You, Mr. Kindergartner, and I took some time yesterday after school to spend one-on-one, just you and me. I’ve been missing you since school started, not just all the hours you are away–7 hours a day/35 hours a week, but I’ve also been missing you at home. Our mornings are hectic and scheduled, so you can get to school, down the hall, backpack hung, lunchbox tucked, folders in basket and bottom in seat before the ring of the bell at 8am sharp. It has not been easy for this “easy-going in the morning” family.
Then comes after school. I’ve been picking up our neighbors’ daughter, and you adore her, so you’ve been loving it. But it feels diluted–sharing that time with someone else, managing two weary five-year-olds (plus you, lil sis at your screeching hour).

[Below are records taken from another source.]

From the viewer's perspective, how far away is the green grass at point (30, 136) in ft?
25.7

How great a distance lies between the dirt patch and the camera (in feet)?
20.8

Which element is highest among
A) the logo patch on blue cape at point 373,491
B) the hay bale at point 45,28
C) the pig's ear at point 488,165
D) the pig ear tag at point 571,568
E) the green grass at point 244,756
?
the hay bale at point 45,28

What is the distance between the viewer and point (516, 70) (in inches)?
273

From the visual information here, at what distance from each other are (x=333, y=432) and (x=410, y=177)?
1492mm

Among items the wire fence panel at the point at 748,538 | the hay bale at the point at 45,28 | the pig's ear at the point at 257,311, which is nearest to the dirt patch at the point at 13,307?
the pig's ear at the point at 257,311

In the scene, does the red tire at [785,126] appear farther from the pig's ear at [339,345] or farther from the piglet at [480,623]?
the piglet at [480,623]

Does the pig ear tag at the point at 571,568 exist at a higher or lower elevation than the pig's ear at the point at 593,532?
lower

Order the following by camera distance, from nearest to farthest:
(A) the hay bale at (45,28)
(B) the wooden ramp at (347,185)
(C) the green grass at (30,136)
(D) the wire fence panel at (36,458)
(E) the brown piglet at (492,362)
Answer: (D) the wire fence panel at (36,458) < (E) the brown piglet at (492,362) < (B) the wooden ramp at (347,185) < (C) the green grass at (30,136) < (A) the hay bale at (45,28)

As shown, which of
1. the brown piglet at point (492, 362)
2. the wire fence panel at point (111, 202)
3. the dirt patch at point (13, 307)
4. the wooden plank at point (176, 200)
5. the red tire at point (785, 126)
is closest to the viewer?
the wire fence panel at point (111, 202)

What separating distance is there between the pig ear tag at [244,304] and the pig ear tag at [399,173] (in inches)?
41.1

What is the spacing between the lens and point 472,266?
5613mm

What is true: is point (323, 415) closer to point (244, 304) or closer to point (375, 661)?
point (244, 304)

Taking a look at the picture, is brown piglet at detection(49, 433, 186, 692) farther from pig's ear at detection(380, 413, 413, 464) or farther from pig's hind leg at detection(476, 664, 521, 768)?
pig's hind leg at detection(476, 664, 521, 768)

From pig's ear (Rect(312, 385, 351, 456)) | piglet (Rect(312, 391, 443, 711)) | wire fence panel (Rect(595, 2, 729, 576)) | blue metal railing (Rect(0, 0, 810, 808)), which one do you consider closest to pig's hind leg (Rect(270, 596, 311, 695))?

Hmmm… And then there’s the fact that so little is left of my sweet boy at 3:01 in the afternoon. You’ve worked hard. You’ve thought and considered. You’ve listened and sat still. You’ve been a good boy–purple, starred and “off the charts!” all day, and now you’re tired. With us, you’re cranky and impatient. You’re hungry and defiant. You’re exhausted–mentally, physically and emotionally, but no one can convince you of that. The expectations of school, the peer pressure of friends, the desire and determination to do well, to fit in— have all taken their toll.
And this momma feels kinda robbed. Feels like I’m giving you, my baby boy, to a school system that considers you only one of many, when they have time to consider you at all. Feels like I could smack any five-year-old toying with my boy’s sweet, compassionate lil soul. Feels like I miss my bubba, the snuggles, the energies that were once there for us.
We’ll find a balance. I hope. I pray. And yesterday, in that search for balance, we fed the ducks and geese at Shelby. Not a lot… but something. Nice.